Johnson v. Texas Emp. Ins. Ass'n, 8013

CourtCourt of Appeals of Texas. Court of Civil Appeals of Texas
Citation558 S.W.2d 47
Docket NumberNo. 8013,8013
PartiesTom JOHNSON, Appellant, v. TEXAS EMPLOYERS INSURANCE ASSOCIATION, Appellee.
Decision Date20 October 1977

Sid S. Stover, Jasper, for appellant.

O. J. Weber, Beaumont, for appellee.

DIES, Chief Justice.

Plaintiff below, Tom Johnson, filed suit against Texas Employers' Insurance Association (T.E.I.A.) in the District Court of Jefferson County for Texas Workmen's Compensation, alleging an accidental injury while employed by Bethlehem Steel Corp. T.E.I.A. answered by a plea in abatement and to the jurisdiction contending that plaintiff's injuries "come solely under the jurisdiction of the Longshoremen (Longshoremen's) & Harbor Worker's (Workers') Act" (L.H.W.C.A.), which the court sustained and from which plaintiff brings this appeal.

Plaintiff's first contention is that his injury was not covered by L.H.W.C.A.

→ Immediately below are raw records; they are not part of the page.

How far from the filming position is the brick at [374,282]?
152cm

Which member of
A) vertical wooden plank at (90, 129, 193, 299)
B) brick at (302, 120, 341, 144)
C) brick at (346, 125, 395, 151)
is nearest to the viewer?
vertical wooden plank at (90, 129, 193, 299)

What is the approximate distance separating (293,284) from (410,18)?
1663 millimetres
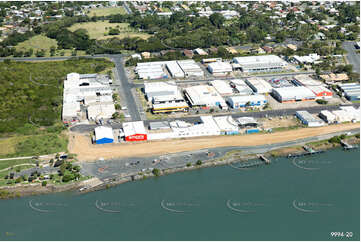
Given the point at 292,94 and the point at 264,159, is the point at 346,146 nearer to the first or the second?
the point at 264,159

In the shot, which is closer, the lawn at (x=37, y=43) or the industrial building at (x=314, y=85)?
the industrial building at (x=314, y=85)

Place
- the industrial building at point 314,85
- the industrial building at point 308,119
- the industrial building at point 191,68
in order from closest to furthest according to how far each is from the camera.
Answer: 1. the industrial building at point 308,119
2. the industrial building at point 314,85
3. the industrial building at point 191,68

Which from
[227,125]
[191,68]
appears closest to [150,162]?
[227,125]

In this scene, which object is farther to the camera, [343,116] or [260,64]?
[260,64]

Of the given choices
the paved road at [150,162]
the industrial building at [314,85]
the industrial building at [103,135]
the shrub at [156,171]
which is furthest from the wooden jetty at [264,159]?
the industrial building at [314,85]

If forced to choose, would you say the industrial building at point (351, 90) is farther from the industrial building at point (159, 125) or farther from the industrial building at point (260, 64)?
the industrial building at point (159, 125)

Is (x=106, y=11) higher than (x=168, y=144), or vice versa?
(x=106, y=11)
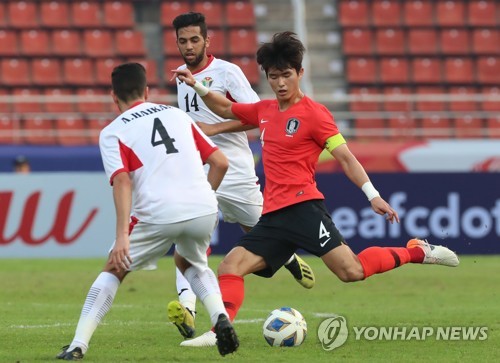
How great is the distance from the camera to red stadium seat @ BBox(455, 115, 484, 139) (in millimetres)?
23469

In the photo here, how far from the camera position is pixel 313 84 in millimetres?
25219

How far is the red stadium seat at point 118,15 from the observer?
25.1 metres

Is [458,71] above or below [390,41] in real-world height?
below

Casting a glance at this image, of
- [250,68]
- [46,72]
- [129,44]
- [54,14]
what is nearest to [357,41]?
[250,68]

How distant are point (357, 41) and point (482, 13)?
3.02 m

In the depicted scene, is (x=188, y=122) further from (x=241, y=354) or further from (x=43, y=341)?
(x=43, y=341)

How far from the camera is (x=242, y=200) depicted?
9.86 meters

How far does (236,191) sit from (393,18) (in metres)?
16.6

Bethlehem's Beaumont shipyard is located on an island and is engaged in repairing and constructing marine vessels. Plaintiff was an assistant crane operator or "hooker" in the fabrication shop. Steel is brought into this "fab" shop and then fashioned into a component part for the vessel under repair or construction. It (the fab shop) is about 75 to 100 feet from navigable water.

After completion, the component is moved out of the fab shop to the vessel by crane and barge.

At the time of his injury, plaintiff's time was being charged to "No. 1 cross-over" for the new construction of a semisubmersible offshore drilling rig. These vessels float and are moved to a drilling location either by tugs, or some have their own propulsion. The "cross-over car" is part of the superstructure of the vessel. This type of rig has been held a "vessel" as used in 33 U.S.C.A. § 903(a) (1977) hereafter set forth in this opinion. McCarty v. Service Contracting, Inc., 317 F. Supp. 629 (E.D.La.1970); Robichaux v. Kerr McGee Oil Industries, Inc., 317 F.Supp. 587 (W.D.La.1970).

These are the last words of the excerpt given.